Source data
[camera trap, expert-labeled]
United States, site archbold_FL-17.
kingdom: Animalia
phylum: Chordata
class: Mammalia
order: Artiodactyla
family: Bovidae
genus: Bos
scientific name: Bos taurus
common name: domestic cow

**Aim of the task**. Every line of the records above needs to be given again exactly.

**Written solution**.
[camera trap, expert-labeled]
United States, site archbold_FL-17.
kingdom: Animalia
phylum: Chordata
class: Mammalia
order: Artiodactyla
family: Bovidae
genus: Bos
scientific name: Bos taurus
common name: domestic cow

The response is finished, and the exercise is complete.